[ИСХОДНЫЙ ТЕКСТ]
++++++

И тем не менее многие и в Царской семье, и в петербургском обществе не понимали столь резкого поворота в жизни этой умной, одаренной красавицы, как не понимали и того, почему Элла вышла замуж за Великого князя Сергея Александровича. Его репутация, невозможность создать полноценную семью – все это вызывало толки и пересуды.
Сестра Эллы, Императрица Александра Федоровна, имеющая «семейное преимущество» – детей, любящего Ники, вдруг заметила, что Элла, как ей показалось, подчеркивает свою скромность и страстную религиозность. Несколько случайно брошенных Императрицей слов – и Эллу стали считать при дворе «ханжой, экзальтированной святошей, любящей покрасоваться».
Обе эти женщины обладали незаурядными характерами. Была в сестрах какая-то истовость в том, чему они отдавали свою душу. И Россия для этого являлась благодатной почвой. Только на первый взгляд казалось, что судьба их обрекла на разную жизненную дорогу. В сущности, они обе были движимы милосердием. Одна – к сыну, чья болезнь, гемофилия, разрывала ей сердце. Другая создавала дома призрения для сирот, инвалидов, тяжелобольных, детей Хитрова рынка… Но что-то в них не совпало.
«Это еще предстоит разгадать, – считал протопресвитер Георгий Шавельский, который писал в воспоминаниях: – … Немка по рождению, протестантка по прежней вере, доктор философии по образованию, Императрица Александра Феодоровна таила в своей душе природное влечение к истовому, в древнерусском духе, благочестию. Это настроение было как бы родовым настроением ее семьи. Ее сестра, Елизавета Феодоровна, отдала последние свои годы монашескому подвигу. Целодневно трудясь в своей обители (в Москве), ежедневно молясь в своей чудной церкви, она, кроме того, по воскресным дням предпринимала ночные путешествия пешком в Успенский собор к ранним богослужениям. Когда к ней приезжала погостить другая ее сестра, Ирина (жена Генриха Прусского), то и та ежедневно посещала наше богослужение, а по праздникам сопутствовала сестре в ее ночных путешествиях в Успенский собор.
Любимым занятием Великой княгини Эллы была иконопись. Прежде чем приступить к написанию той или иной иконы, она, как древние наши праведные иконописцы, уединялась надолго (до двух недель) в своей моленной, находившейся рядом с алтарем церкви, и там строгим постом, молитвою и благочестивыми размышлениями подготовляла себя к работе. Написанные ею иконы отличались не только тщательностью отделки, но и особой духовностью, одухотворенностью.

++++++

[ЗАДАНИЕ A]
Ответьте на вопросы по исходному тексту:
(i) Какой болезнью страдал сын, о котором говорится в тексте?
(ii) В какой собор Елизавета Феодоровна по воскресным дням ходила пешком к ранним богослужениям?
(iii) Как долго Элла уединялась в моленной, прежде чем приступить к написанию иконы?
[ЗАДАНИЕ B]
Определите, согласуется ли каждое утверждение с исходным текстом. Подтвердите ответ точной цитатой.
(i) Сестра Ирина была женой Генриха Прусского.
(ii) Моленная Эллы располагалась далеко от церкви.
(iii) По словам Шавельского, прежде Александра Феодоровна была католичкой.

++++++

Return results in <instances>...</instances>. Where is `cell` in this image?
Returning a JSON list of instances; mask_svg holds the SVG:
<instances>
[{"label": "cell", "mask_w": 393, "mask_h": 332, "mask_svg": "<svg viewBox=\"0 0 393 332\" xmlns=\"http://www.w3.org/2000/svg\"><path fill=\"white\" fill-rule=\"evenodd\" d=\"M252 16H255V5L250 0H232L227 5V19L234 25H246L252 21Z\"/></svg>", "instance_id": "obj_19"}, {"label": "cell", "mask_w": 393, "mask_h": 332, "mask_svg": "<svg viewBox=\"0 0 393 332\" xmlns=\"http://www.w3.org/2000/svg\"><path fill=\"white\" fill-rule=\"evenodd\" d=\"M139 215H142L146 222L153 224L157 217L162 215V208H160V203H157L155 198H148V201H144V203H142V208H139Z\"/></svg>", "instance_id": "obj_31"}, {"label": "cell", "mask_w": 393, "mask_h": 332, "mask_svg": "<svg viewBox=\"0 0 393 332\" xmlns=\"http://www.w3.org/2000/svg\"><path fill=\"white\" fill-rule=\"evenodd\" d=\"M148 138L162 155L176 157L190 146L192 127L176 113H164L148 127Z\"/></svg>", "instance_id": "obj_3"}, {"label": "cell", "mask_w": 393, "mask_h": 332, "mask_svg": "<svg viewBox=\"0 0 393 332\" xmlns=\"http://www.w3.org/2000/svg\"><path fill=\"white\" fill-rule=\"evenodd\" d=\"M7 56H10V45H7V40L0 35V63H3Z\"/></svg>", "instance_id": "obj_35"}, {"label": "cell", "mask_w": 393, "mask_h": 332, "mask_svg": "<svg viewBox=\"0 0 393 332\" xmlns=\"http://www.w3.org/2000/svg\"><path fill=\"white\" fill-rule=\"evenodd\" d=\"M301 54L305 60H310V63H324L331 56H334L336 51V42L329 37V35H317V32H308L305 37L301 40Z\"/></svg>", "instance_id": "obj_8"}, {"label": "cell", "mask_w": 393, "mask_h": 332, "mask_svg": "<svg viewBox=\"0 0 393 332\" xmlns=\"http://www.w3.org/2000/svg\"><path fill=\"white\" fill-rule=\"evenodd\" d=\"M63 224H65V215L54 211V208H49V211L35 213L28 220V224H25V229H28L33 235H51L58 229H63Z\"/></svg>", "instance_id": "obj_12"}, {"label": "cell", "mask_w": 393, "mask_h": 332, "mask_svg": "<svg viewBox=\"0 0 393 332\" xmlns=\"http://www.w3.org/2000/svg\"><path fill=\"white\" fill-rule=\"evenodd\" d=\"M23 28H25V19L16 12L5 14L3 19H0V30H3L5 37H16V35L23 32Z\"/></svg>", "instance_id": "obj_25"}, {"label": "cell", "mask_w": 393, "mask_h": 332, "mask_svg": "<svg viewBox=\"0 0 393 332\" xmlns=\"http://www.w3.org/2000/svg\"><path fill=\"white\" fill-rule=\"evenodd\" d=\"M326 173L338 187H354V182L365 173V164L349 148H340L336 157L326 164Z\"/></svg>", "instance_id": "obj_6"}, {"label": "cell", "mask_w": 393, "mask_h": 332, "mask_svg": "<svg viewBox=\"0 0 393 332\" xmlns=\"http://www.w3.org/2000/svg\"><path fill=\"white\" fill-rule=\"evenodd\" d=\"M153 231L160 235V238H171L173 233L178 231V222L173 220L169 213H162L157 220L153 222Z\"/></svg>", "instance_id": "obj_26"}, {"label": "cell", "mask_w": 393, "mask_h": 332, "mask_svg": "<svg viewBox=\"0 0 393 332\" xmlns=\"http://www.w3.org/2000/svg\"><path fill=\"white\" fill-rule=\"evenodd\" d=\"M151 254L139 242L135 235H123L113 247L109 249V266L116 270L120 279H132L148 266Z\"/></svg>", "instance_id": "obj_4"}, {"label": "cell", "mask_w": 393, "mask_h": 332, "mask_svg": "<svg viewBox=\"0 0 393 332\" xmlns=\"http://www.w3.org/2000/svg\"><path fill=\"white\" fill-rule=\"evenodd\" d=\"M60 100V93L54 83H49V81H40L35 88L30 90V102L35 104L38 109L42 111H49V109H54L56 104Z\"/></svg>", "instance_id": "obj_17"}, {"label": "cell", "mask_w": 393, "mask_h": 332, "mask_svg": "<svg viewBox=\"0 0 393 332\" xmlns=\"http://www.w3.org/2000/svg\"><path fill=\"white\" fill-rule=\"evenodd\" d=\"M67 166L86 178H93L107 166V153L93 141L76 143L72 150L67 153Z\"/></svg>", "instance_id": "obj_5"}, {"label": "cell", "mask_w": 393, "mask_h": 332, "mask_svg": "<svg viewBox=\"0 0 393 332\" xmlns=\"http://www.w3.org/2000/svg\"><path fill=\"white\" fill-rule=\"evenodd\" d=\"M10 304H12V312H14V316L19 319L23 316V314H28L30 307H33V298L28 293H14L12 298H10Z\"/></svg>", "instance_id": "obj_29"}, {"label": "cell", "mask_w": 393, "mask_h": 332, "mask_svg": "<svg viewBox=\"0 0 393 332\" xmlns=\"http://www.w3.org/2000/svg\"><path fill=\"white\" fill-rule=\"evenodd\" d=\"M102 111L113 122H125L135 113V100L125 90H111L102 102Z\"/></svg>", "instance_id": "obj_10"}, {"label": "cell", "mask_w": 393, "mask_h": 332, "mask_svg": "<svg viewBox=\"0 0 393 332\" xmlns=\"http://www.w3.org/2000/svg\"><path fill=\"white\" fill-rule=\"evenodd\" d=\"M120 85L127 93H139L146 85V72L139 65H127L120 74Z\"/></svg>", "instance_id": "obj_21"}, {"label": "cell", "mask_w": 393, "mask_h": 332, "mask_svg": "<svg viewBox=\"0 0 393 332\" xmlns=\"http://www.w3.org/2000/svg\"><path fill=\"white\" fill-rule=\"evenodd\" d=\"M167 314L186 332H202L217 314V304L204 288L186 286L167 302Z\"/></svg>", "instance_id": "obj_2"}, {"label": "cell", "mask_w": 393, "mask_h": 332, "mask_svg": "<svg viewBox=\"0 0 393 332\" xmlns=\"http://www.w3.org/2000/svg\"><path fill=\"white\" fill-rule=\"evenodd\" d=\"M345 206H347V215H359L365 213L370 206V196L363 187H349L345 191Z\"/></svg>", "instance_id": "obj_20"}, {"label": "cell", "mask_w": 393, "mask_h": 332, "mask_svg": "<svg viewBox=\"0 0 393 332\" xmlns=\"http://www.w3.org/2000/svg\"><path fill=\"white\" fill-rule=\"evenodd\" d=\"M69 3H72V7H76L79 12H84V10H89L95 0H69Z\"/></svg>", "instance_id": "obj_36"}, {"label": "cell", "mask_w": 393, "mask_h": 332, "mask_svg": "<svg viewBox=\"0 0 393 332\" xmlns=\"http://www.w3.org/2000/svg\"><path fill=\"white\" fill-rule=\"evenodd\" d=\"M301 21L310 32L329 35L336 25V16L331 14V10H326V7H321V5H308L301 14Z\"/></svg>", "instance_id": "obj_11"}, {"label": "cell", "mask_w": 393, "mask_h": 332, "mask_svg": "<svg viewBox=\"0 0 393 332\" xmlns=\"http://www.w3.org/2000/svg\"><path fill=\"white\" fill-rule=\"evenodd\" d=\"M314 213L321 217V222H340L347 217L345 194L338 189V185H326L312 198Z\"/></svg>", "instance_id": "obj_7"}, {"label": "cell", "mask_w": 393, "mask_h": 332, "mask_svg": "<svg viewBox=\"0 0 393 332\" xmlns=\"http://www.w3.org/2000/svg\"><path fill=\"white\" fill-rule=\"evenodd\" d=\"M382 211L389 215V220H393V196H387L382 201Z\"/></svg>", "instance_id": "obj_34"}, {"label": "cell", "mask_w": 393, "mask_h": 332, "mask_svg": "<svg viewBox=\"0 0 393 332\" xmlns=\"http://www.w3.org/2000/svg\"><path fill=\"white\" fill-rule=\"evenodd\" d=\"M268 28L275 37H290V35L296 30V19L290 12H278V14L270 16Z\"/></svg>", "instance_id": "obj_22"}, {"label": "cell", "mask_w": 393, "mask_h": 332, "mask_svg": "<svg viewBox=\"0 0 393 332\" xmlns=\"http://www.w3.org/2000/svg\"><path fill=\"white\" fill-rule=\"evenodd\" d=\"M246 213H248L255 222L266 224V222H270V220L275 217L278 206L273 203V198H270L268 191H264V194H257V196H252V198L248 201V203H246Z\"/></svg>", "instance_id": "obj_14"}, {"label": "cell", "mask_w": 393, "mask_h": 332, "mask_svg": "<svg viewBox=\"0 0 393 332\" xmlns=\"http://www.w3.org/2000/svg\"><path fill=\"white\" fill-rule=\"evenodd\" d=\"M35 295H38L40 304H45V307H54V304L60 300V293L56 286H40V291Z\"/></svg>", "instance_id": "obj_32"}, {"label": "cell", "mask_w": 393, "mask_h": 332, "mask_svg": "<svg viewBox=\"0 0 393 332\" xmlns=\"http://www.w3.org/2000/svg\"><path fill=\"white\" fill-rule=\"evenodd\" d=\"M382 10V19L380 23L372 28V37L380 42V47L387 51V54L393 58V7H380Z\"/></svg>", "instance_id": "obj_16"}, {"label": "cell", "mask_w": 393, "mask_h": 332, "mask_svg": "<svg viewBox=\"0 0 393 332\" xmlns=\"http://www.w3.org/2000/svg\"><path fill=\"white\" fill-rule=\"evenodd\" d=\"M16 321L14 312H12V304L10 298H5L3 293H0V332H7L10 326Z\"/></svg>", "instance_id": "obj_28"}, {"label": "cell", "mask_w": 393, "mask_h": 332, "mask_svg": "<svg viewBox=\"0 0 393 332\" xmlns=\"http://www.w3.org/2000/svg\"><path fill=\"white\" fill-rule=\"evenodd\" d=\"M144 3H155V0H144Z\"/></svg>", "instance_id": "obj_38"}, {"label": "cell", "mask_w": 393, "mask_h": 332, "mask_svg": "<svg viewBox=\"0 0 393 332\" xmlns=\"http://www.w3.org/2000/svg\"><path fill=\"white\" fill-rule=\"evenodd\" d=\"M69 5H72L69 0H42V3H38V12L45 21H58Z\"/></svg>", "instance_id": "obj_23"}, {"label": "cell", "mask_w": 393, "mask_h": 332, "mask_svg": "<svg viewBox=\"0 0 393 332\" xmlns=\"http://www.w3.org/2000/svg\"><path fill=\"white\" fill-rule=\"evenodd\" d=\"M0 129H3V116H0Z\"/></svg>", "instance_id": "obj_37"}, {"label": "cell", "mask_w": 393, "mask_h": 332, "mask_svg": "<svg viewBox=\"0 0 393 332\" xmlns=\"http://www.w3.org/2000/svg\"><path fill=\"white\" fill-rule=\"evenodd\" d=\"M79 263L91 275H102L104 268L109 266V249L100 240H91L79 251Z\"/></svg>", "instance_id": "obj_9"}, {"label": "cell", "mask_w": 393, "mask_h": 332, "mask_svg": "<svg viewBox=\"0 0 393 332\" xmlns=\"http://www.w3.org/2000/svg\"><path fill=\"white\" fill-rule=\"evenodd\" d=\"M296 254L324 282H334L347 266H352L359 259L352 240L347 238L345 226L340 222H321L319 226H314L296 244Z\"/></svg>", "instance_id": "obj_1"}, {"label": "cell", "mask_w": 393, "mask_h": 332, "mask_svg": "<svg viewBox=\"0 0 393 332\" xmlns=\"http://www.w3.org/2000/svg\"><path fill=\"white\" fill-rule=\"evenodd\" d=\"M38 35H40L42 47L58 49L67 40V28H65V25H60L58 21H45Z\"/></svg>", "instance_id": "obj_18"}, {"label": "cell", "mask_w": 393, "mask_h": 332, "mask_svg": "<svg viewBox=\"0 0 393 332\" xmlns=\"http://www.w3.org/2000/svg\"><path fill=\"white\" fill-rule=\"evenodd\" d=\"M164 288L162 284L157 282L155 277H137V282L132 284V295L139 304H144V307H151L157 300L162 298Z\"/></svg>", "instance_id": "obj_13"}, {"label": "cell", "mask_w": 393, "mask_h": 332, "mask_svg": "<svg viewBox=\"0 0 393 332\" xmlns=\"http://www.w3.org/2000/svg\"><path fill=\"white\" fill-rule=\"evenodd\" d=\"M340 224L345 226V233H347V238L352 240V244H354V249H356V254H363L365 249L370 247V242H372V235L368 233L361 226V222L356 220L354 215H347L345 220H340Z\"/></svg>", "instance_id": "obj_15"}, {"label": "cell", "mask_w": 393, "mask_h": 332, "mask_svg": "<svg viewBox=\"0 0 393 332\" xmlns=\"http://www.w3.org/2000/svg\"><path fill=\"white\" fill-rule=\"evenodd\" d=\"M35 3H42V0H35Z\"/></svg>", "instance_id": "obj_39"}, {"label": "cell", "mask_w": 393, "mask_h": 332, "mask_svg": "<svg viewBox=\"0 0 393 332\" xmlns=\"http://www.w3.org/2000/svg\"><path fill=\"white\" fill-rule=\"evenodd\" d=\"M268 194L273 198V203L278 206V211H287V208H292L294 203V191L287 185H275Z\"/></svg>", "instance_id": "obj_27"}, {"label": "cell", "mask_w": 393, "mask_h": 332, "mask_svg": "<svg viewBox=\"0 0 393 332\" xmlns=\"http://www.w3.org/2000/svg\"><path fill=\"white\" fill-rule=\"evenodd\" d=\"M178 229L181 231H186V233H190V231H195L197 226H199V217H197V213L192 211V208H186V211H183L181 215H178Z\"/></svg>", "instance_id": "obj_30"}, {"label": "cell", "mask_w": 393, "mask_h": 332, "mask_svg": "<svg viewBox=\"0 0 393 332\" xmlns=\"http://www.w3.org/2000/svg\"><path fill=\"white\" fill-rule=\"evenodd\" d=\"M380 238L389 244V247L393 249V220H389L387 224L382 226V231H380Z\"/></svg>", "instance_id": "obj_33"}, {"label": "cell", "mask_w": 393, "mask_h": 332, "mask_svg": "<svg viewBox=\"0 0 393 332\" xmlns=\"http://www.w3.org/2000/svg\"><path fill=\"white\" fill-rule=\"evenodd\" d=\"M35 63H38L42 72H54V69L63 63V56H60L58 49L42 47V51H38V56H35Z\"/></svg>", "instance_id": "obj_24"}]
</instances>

++++++

[РЕШЕНИЕ ЗАДАНИЯ A]
(i) Гемофилией.
(ii) В Успенский собор.
(iii) До двух недель.

[РЕШЕНИЕ ЗАДАНИЯ B]
(i) Да: «Ирина (жена Генриха Прусского)».
(ii) Нет: «в своей моленной, находившейся рядом с алтарем церкви».
(iii) Нет: «протестантка по прежней вере».